Bielefeld. Sie lindern Schmerzen, korrigieren Haltungsschäden und helfen manchen Patienten sogar aus dem Rollstuhl: Physiotherapeuten sind eine wichtige Säule des Gesundheitssystems. Weil aber die Ausbildung teuer und die Arbeit vergleichsweise schlecht bezahlt ist, entscheiden sich immer weniger junge Menschen für den Beruf. Die Folge: Patienten müssen oft wochenlang auf Termine warten.
"Bei uns dauert es zwei bis drei Wochen, bis Patienten einen Termin bekommen, bei Hausbesuchen oft länger. Dabei muss das Rezept für einen Termin innerhalb von 14 Tagen angetreten werden", sagt Heinrich Rügge, Physiotherapeut mit eigener Praxis in Lemgo. Der stellvertretende NRW-Vorsitzende des Deutschen Verbandes für Physiotherapie (ZVK) und seine Mitstreiter haben in diesem Sommer per Wartezeitenbarometer erfasst, wie schlimm die Lage in Deutschland ist: Drei Wochen Wartezeit sind das Minimum in allen Bundesländern, bei Hausbesuchen vier Wochen.
Physiotherapeuten fordern eigene Kammer
70 Prozent der befragten Praxen suchen Mitarbeiter. Rügge geht es nicht anders: "Ich suche seit Monaten händeringend nach zwei neuen Kräften", sagt der 58-Jährige. "Der Beruf hat an Attraktivität verloren. Seit Jahren liegen die Abschlüsse mit den Krankenkassen unterhalb der Inflation."

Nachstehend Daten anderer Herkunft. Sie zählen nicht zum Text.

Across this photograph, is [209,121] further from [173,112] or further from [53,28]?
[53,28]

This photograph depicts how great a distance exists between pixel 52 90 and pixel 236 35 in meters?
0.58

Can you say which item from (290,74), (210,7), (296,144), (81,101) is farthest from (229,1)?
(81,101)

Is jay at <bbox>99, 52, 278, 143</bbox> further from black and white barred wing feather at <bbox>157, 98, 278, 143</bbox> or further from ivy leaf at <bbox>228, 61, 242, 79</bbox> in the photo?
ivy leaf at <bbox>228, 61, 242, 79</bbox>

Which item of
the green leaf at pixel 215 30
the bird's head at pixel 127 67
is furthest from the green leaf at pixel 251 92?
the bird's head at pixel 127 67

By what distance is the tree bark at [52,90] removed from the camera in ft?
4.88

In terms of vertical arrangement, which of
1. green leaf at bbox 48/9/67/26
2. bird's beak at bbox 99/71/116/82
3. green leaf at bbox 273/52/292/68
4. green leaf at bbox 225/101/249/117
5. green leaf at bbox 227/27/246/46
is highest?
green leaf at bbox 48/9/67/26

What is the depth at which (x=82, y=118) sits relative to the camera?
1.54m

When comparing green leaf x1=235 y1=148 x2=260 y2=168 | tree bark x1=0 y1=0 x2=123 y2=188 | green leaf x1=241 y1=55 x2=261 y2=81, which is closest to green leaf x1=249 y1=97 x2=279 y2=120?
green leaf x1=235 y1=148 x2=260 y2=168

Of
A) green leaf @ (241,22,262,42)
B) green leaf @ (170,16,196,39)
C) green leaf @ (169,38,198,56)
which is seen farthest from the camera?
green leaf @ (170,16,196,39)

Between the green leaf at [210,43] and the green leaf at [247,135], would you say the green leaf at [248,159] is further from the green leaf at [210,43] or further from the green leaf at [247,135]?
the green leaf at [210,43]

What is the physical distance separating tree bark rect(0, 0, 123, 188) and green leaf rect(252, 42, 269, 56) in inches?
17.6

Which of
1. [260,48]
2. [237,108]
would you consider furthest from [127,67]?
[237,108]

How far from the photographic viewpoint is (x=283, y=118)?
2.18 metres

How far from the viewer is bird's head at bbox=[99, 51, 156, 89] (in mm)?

Das Bündnis "Therapeuten am Limit" sieht die Patientenversorgung akut gefährdet und hat einen Brandbrief ans Bundesgesundheitsministerium geschrieben. "Den Krankenkassen geht es so gut wie lange nicht. Es ist nicht nachvollziehbar, warum bei der Vergütung gemauert wird", sagt Volker Brünger, Mitglied des Bündnisses und Physiotherapeut aus Porta Westfalica.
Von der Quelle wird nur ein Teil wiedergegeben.